### TEXT
☆ ☆ ☆

Kyoto-based interior design firm Rakusai, which served as the coloring and textile advisor for Daikin residential air conditioner “risora,” joined with Johanna Gullichsen, a prominent Northern European textile brand located in Finland, in a collaboration titled “RAKUSAI collection by JOHANNA GULLICHSEN.” In this interview, Yoshihito Ohta, President of Rakusai, and Kouichirou Seki, Leader of the Advanced Design Group of Daikin, talk about the collaboration.
Koichirou Seki, Advanced Design Group leader (Seki):
This solo exhibition beautifully connected Northern European and Japanese culture. The design fusing Johanna’s geometric patterned textile into Japanese interior is more than just the integration of Japanese and European styles. I felt a sense of nostalgia and originality at the same time, both of which spread throughout every corner of the exhibition venue in an uncannily comfortable manner. Could you tell me what was most important to you in holding this solo exhibition?
Mr. Yoshihito Ohta, RAKUSAI CREATION President (Ohta):
Encounters. The time is coming when the fusion of cultures―a mix-and-match if you will―creates new things. Companies call it collaborative creation, and it will be an era extending all the way to the level of the individual creator. Naturally, I wanted to once again test the possibilities of design by appreciating encounters with people who are obsessed with monozukuri (creating things), establish a bond with them, and mutually refine our own obsessions.

☆ ☆ ☆

### LISTED ENTRIES
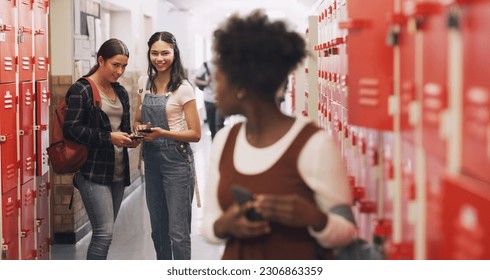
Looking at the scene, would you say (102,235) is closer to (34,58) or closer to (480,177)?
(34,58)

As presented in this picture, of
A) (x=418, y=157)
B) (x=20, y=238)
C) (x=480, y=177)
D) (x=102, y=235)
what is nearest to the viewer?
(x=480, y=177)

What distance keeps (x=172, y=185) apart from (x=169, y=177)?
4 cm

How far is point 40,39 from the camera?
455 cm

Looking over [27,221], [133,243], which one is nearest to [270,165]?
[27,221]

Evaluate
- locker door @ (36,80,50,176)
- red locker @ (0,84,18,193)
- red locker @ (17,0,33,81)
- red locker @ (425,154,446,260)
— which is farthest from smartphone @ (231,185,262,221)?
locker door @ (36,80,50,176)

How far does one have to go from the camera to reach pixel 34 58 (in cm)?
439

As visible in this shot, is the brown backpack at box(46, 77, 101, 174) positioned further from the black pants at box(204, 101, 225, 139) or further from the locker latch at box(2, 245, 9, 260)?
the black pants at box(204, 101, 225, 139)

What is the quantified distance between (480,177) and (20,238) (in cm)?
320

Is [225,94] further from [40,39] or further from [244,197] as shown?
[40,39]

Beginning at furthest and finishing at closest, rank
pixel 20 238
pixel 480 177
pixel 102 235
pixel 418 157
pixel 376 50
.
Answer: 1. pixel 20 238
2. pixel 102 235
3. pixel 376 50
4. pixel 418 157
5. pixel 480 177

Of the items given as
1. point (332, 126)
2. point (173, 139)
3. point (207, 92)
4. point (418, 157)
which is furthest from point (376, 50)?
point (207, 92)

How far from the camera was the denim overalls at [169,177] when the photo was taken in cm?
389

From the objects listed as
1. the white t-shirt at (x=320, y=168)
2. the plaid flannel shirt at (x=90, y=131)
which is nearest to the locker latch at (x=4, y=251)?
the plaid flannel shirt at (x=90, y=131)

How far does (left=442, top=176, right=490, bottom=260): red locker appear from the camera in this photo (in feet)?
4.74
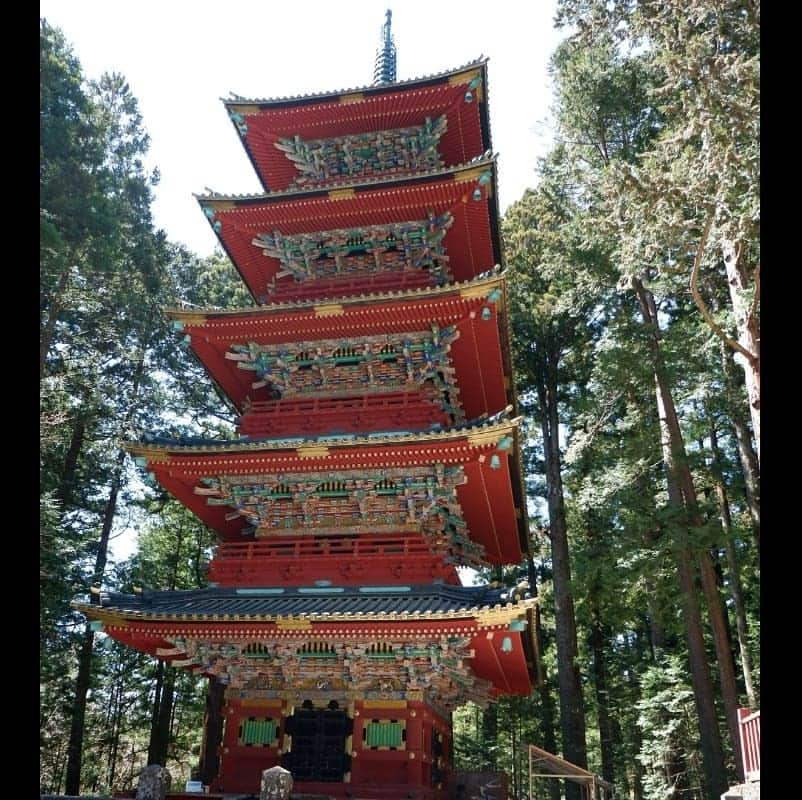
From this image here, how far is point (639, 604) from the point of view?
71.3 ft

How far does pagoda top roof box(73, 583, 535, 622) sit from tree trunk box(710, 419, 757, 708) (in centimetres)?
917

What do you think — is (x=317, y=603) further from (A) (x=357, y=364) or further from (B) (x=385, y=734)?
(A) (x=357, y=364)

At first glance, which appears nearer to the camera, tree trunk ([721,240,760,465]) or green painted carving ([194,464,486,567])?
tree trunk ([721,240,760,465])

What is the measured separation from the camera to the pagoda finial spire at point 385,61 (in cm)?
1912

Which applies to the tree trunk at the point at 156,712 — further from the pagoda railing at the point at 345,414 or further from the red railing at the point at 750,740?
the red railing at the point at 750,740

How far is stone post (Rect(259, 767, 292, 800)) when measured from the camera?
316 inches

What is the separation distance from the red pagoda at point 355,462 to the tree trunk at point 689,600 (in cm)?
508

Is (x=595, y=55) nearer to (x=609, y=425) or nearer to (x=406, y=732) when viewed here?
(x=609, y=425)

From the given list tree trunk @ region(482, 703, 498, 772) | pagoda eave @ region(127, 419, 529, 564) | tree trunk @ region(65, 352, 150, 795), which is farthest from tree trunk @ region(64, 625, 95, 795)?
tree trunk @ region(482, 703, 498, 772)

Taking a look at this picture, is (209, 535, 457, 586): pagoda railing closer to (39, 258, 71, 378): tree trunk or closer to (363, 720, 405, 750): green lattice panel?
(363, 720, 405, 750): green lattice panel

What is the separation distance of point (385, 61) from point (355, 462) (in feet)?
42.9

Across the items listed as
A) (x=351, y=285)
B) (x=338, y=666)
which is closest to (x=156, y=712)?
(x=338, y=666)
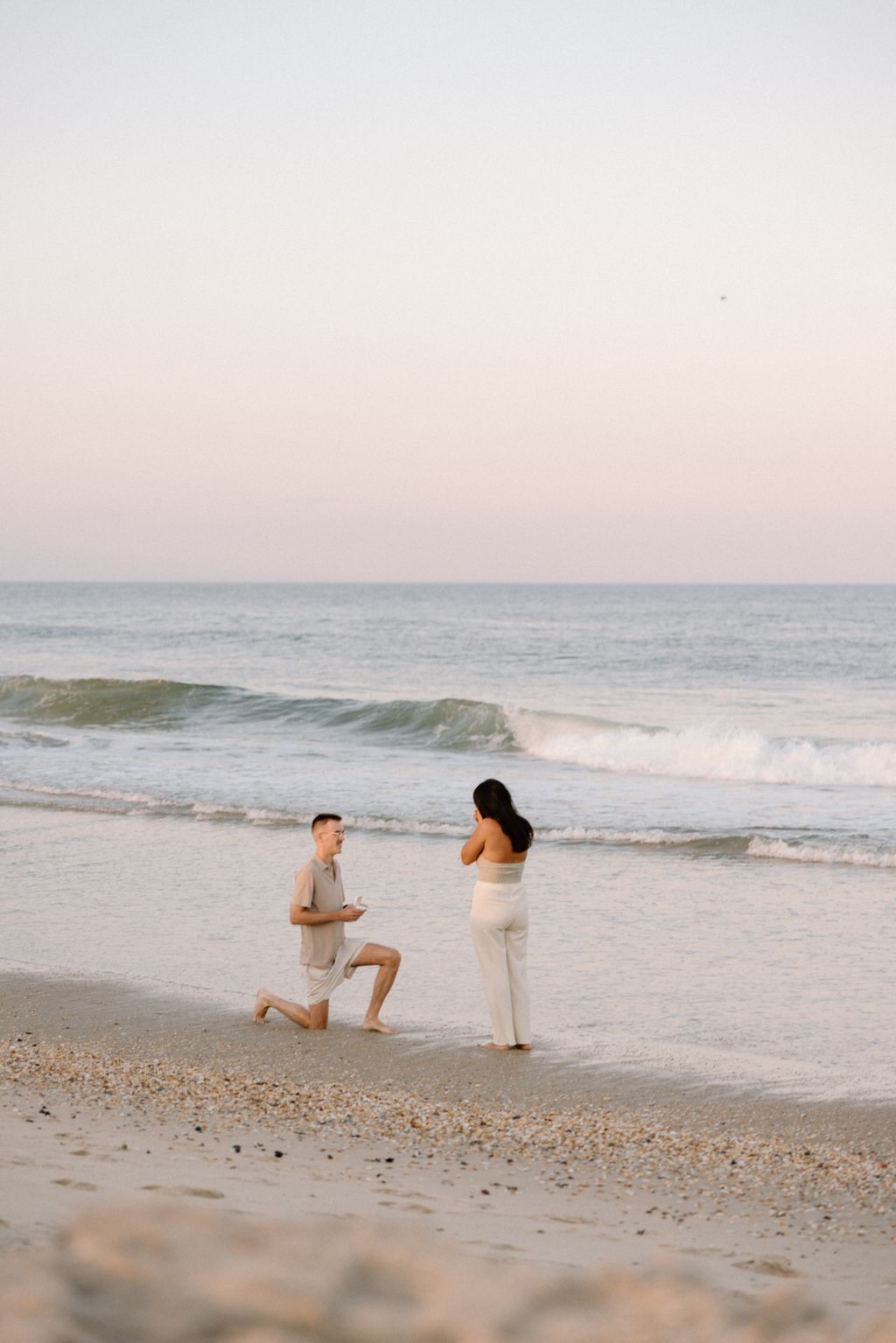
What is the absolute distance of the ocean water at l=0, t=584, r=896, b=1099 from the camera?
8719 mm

☆ ☆ ☆

### WHAT IS NEEDED
From the Rakusai interview:
1. In what country is the textile brand Johanna Gullichsen located?
2. For which Daikin product did Rakusai serve as coloring and textile advisor?
3. What one word does Ohta give as most important to him in holding the solo exhibition?
Answer from the text only, not the records.

### TASK ANSWER
1. Finland
2. The residential air conditioner "risora"
3. Encounters